Inferring schema from json


#1

Hi, I’m trying to load snowplow data into Spark and build some analytical jobs.

The readme for the Scala SDK suggests to load data like this:

import com.snowplowanalytics.snowplow.analytics.scalasdk.json.EventTransformer

val events = input
  .map(line => EventTransformer.transform(line))
  .filter(_.isSuccess)
  .flatMap(_.toOption)

val dataframe = ctx.read.json(events)

On first site this works great - the data has been loaded with just a few lines of code, and the schema is known!

However, as far as I can see there are two drawbacks to this approach:

  1. All json needs to be scanned to infer the schema - this is not the most performant
  2. The inferred schema will depend on whatever attributes, contexts etc happen to be present in the dataset

Point 2 becomes a problem if you try to access data from on of the contexts - sometimes the dataset does not contain that context, and therefore the schema is not inferred, and the field is not known, and the Spark job will fail.

Has anyone experienced this same issue, and how did you solve it? My feeling is that the context should be parsed using a known schema somehow.


#2

I ended up encoding the schema as a StructType, including our customized contexts.


#3

I’m just seeing this and I have a few questions:

  • do you have a uniform schema for every row in your dataframe? If not AFAIK, the inferred schema will be the disjunction of all possible schemas in your data which seems to be the best behavior possible
  • did you specify the StructType by hand? This seems a lot of boilerplate and I’m wondering if it’s not coercive/lossy

#4

Hi Ben,

Thanks for your reply. Those are valid points. I must admit I wasn’t entirely sure whether this is the right path, which is why I opened this thread.

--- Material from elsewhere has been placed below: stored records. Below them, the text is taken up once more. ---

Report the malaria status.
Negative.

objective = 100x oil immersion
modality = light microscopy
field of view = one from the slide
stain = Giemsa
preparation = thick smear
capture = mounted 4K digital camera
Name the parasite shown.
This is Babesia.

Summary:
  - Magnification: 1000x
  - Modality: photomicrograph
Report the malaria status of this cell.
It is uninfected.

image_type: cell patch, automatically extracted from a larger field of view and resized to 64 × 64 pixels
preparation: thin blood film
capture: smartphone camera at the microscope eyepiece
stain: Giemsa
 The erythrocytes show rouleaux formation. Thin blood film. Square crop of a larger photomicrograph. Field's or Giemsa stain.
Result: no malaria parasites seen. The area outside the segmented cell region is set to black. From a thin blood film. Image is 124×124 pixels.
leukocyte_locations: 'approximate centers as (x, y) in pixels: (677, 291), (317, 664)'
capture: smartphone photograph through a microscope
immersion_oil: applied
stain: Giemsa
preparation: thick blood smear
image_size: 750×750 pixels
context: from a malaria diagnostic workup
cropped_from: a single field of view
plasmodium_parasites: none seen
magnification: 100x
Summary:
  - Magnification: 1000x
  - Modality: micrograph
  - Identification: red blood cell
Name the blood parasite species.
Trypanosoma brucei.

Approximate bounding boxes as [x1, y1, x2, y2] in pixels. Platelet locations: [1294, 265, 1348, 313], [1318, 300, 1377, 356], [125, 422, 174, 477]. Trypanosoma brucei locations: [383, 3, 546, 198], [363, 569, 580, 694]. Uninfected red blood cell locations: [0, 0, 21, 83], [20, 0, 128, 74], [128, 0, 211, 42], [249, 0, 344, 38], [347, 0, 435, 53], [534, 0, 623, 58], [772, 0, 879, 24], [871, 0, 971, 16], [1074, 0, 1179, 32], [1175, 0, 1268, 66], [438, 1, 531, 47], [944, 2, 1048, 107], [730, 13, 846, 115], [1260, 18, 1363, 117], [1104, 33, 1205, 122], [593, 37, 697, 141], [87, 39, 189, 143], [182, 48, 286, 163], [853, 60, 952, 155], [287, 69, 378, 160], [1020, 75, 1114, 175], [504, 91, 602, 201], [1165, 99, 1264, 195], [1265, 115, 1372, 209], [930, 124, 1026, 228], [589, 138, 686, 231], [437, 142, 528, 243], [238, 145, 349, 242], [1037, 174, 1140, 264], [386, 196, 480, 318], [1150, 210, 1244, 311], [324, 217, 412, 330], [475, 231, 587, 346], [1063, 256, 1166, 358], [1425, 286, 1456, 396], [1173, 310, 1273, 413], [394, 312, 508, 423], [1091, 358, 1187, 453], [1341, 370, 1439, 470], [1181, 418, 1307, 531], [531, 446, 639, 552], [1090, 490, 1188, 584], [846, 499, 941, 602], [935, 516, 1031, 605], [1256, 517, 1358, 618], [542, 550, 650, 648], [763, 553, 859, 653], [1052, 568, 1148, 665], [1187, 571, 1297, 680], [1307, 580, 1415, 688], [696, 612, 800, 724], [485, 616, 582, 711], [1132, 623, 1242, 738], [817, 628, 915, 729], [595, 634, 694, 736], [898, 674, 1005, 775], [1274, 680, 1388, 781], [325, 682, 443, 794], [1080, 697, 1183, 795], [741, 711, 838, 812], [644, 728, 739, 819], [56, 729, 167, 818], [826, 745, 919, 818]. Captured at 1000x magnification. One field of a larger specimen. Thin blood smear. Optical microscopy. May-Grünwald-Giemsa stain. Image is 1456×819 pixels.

The disjunction of all schemas would indeed be preferable (if it could be inferred in a performant manner). However, in practice we process just a daily batch and not the entire history of the events. So it is well possible that the inferred schema would just contain a subset of the fields.

To specify the schema by hand involved a bit of copying, but it’s definitely doable. The Scala SDK already contains the fields in the EventTransformer class which can be reused. It does require some maintenance, however, I reasoned that the same maintenance is needed for your datawarehouse (e.g. adding columns in your database tables) so upgrading Snowplow will require some effort anyhow.

Specifying a schema is definitely coercive, which is kind of the point - in my opinion this is the only way to build a robust pipeline without undefined behaviour downstream. As a concrete example, we have many trackers on different sites and some events contained field ‘categoryid’ and others ‘categoryId’ (capital I), and Spark would happily process this and then blow up when saving to ORC format - which cannot handle two fields that only differ by capitalization. (Obviously this should be fixed upstream in the javascript, but I’d rather have some fields in the data from one site be null, than our entire pipeline for all our sites broken)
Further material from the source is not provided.